Future plans to improve a heavily congested M25 junction at Brentwood have been thrown into doubt following a decision to look more closely at the environmental impacts of the new road layout.

A Development Consent Order (DCO) for the go ahead to improve the Brook Street M25 junction 28 with new loops and sliproads had been expected in December 2021 with work expected to start in the spring.

But the Secretary of State is now extending the deadline to May 16 2022 to allow for “further consideration of environmental matters”.

A statement from National Highways, which is leading the programme, said: “The Secretary of State for Transport has asked for more time to make a decision on whether we can continue with our proposals to improve the M25 junction 28.”

Specifically the Secretary of State has asked National Highways for an new assessment of the cumulative effects of greenhouse gas emissions from the scheme.

However, National Highways says that to conduct an impact assessment at a local or regional scale some form of baseline would need to be identified to forecast carbon emissions over several areas which has not happened.

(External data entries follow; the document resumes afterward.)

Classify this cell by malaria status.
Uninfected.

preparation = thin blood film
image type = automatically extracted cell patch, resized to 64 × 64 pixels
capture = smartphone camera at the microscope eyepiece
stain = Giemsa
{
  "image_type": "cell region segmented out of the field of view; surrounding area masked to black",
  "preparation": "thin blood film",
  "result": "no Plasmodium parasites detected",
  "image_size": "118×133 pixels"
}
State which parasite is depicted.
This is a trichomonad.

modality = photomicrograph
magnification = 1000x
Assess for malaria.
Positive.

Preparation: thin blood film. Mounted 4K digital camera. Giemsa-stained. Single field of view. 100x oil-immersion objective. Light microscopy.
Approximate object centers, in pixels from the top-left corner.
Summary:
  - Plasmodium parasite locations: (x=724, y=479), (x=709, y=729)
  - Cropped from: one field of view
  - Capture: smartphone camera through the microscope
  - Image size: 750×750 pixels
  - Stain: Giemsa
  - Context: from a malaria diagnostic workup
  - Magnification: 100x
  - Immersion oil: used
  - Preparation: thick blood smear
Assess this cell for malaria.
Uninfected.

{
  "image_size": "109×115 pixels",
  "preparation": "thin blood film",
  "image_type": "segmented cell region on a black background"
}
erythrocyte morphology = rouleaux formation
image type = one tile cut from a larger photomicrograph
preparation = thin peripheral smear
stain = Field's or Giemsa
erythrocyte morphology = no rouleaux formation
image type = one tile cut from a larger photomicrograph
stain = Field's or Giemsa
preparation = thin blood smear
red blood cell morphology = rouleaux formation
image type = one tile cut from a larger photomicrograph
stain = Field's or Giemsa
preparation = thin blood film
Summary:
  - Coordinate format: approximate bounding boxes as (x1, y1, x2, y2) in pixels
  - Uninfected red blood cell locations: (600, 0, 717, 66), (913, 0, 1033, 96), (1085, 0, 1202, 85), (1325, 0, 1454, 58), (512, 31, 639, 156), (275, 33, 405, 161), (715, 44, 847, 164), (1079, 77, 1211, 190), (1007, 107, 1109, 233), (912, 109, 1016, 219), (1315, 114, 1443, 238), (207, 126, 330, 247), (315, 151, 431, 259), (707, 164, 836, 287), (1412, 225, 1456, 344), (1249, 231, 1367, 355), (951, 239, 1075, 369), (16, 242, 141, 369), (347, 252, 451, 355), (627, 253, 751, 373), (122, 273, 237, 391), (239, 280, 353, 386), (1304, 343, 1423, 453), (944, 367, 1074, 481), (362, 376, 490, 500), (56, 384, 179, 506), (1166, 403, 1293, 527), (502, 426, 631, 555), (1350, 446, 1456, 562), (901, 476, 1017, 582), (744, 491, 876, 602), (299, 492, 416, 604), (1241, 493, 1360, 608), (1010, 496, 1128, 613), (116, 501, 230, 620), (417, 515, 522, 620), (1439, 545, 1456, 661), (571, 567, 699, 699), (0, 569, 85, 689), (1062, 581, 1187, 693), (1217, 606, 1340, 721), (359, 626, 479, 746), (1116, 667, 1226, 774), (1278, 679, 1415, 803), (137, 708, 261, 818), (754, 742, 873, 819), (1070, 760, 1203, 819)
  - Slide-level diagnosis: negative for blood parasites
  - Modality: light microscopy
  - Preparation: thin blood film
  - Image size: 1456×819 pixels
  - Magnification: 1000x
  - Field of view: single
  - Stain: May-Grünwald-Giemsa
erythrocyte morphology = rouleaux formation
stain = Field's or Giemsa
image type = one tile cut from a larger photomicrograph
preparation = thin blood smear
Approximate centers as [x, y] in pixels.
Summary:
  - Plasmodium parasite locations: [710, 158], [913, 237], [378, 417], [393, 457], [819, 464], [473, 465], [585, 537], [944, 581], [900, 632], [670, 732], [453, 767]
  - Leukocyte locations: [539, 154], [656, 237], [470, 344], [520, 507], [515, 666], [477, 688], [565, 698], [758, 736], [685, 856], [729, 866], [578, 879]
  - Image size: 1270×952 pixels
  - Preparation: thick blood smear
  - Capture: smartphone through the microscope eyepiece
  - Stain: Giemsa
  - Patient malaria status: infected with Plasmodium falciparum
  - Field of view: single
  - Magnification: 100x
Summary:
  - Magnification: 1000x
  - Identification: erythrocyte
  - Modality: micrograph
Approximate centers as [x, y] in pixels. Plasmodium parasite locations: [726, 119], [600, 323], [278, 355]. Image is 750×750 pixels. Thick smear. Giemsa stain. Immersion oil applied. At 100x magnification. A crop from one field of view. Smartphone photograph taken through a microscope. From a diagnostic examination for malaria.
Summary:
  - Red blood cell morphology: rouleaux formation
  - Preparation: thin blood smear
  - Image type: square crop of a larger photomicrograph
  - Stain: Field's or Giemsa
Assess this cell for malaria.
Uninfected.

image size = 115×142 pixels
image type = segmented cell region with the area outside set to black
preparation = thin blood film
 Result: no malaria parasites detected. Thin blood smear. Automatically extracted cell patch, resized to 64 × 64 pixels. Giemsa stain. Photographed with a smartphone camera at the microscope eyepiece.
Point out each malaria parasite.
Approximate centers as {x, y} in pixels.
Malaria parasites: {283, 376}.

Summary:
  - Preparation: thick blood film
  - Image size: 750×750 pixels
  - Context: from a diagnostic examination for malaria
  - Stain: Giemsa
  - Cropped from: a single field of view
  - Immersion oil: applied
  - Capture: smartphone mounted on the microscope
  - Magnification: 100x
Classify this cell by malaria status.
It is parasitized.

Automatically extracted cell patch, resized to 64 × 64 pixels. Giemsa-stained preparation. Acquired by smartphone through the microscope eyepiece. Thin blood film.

National has replied: “There is no reasonable basis upon which National Highways can assess the carbon emissions impact of the Scheme at a local or regional level and it is not required to do by law or the National Policy Statement for National Networks

“Accordingly, National Highways is not in a position to provide an assessment of the cumulative effects of the greenhouse gas emissions for the scheme for anything other than at the national level carbon budgets.”

At peak times up to 7,500 vehicles per hour pass through this heavily used junction, resulting in queues and delays.

Highways England says the junction is heavily congested and is running at capacity and if nothing is done by 2037 then congestion will be five times worse than it is today, constraining future development and growth opportunities.

The local air quality will also deteriorate further.

It is already operating at full capacity, with traffic queues and lengthy delays, resulting in longer and increasingly unreliable journey times for motorists.

Highways England initially unveiled three proposals to link the anti-clockwise M25 directly with the Chelmsford-bound A12 in 2016.

It eventually opted for an £80 million programme involving a looping cloverleaf link road scheme to connect the M25 at junction 28 with the A12, as well as providing local access to Brentwood via the A1023 Brook Street.